* **Material supplied**:
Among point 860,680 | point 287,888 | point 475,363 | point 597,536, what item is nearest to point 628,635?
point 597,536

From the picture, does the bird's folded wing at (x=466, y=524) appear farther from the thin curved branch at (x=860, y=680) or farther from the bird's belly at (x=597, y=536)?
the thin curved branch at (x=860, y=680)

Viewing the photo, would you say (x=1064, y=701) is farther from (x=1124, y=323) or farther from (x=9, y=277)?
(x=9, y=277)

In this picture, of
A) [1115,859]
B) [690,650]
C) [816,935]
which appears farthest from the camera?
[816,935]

* **Description of the task**: Rewrite the data above as a numbered list with one line per number, dropping the blank lines.

* **Task result**:
1. Among point 860,680 | point 287,888 | point 475,363 | point 597,536, what item is nearest to point 628,635?
2. point 597,536
3. From the picture, does the bird's folded wing at (x=466, y=524) appear farther from the thin curved branch at (x=860, y=680) or farther from the bird's belly at (x=597, y=536)?
4. the thin curved branch at (x=860, y=680)
5. Viewing the photo, would you say (x=1064, y=701) is farther from (x=1124, y=323) or farther from (x=9, y=277)?
6. (x=9, y=277)
7. In this picture, of
8. A) [1115,859]
9. B) [690,650]
10. C) [816,935]
11. which appears farthest from the camera?
12. [816,935]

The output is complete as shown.